É preciso muita coragem para dizer o que se pensa, manter o que se disse e arcar com as consequências. Principalmente se o que foi dito vai contra a ditadura do politicamente correto. O politicamente correto surgiu para impor um mínimo de educação entre as pessoas, material cada vez mais raro. Mas daí ao patrulhamento total e irrestrito, foi um pulinho.
Essa semana, uma jornalista chamada Micheline Borges, fez um comentário a respeito das médicas cubanas que chegaram no Brasil em razão do programa Mais Médicos, do Governo Federal (http://g1.globo.com/rn/rio-grande-do-norte/noticia/2013/08/jornalista-diz-que-medicas-cubanas-parecem-empregadas-domesticas.html).
Abrindo um parêntese, vale contar que esse programa provocou a fúria dos médicos brasileiros. Apesar de não quererem participar dele, indo trabalhar em lugares remotos, adotaram a postura pouco elegante de questionar a capacidade técnica dos médicos de Cuba. Não tenho a menor condição de avaliar a capacidade técnica seja de médicos brasileiros, seja de médicos estrangeiros. Mas acredito que basta um pouco de bom senso para concluir que, em regiões carentes de tudo, um médico pouco qualificado (e não quero dizer com isso que considero os médicos estrangeiros pouco qualificados) é melhor do que médico nenhum.
Só que o comentário da jornalista não se referiu à capacitação técnica das médicas cubanas. Referiu-se à aparência delas, que comparou a das empregadas domésticas e vinculou a capacidade técnica à boa aparência, chegando a questionar se, tendo a aparência de "empregada doméstica", seriam médicas mesmo.

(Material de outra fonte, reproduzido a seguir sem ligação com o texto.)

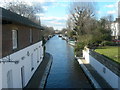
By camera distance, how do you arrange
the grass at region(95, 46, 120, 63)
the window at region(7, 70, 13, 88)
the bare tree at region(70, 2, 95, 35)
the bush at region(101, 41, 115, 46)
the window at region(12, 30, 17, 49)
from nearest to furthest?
the window at region(7, 70, 13, 88), the window at region(12, 30, 17, 49), the grass at region(95, 46, 120, 63), the bush at region(101, 41, 115, 46), the bare tree at region(70, 2, 95, 35)

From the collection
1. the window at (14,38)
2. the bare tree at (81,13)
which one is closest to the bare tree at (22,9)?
the bare tree at (81,13)

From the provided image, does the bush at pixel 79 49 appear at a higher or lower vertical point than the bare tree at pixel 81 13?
lower

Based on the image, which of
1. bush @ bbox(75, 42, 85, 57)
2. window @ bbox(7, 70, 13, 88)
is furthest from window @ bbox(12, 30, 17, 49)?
bush @ bbox(75, 42, 85, 57)

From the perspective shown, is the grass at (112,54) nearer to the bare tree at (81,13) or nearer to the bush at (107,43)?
the bush at (107,43)

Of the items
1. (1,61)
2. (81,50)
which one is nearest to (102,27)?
(81,50)

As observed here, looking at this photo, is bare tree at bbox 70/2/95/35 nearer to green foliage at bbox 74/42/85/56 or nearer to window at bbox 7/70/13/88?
green foliage at bbox 74/42/85/56

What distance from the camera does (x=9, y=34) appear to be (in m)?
8.84

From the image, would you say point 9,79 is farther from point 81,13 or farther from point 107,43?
point 81,13

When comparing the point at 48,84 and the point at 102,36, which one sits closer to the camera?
the point at 48,84

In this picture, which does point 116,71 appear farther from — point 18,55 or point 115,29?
point 115,29

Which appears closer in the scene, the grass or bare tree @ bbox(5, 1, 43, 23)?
the grass

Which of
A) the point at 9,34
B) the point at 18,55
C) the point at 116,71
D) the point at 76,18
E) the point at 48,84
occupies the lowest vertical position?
the point at 48,84

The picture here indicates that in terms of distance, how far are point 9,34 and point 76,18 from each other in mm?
35147

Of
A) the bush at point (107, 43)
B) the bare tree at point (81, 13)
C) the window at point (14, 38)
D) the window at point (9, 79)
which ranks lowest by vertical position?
the window at point (9, 79)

A comparação em si já vem carregada de preconceito: a capacidade técnica só existiria em pessoas bonitas e bem vestidas. E, ainda, a profissão de empregada doméstica, em regra exercida por moças e mulheres simples, com poucos estudos, implicaria na existência de traços fisionômicos comuns entre essas profissionais. Quem possuísse tais traços, ainda que fosse altamente qualificada em alguma área profissional, seria considerada "doméstica", ainda que só na aparência.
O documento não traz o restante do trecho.